### WHAT IS REQUIRED
List all lines of the data containing the word "Style".
________________
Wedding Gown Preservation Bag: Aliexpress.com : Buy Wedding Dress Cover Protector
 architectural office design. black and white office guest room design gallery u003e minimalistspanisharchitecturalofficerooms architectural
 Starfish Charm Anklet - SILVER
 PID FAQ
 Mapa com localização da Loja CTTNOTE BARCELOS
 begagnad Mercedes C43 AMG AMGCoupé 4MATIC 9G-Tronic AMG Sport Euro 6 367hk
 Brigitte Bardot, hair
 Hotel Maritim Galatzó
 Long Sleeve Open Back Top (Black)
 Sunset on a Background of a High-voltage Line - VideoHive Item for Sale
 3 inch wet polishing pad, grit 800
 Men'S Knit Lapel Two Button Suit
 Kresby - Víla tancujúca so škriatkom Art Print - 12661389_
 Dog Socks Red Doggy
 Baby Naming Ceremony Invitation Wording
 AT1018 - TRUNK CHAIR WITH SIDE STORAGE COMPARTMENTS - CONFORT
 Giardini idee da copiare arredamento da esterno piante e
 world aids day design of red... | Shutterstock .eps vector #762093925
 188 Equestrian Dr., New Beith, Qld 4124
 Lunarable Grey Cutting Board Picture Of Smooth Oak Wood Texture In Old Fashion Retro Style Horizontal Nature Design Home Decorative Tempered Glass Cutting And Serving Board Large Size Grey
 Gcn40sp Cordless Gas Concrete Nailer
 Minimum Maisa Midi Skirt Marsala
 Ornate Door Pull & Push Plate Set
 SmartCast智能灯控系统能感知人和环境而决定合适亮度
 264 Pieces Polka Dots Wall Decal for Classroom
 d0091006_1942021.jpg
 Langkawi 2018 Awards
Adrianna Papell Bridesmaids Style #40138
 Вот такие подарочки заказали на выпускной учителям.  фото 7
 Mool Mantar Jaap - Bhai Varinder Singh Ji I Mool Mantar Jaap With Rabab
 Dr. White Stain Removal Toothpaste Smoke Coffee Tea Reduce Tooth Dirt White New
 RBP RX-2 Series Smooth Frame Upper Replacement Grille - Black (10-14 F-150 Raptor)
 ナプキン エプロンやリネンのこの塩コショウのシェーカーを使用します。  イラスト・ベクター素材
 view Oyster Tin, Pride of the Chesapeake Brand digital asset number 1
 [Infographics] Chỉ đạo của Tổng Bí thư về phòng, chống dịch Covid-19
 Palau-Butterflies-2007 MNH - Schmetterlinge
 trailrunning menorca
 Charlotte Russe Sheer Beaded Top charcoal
________________
### SOLUTION FOR THIS TASK
 Lunarable Grey Cutting Board Picture Of Smooth Oak Wood Texture In Old Fashion Retro Style Horizontal Nature Design Home Decorative Tempered Glass Cutting And Serving Board Large Size Grey
Adrianna Papell Bridesmaids Style #40138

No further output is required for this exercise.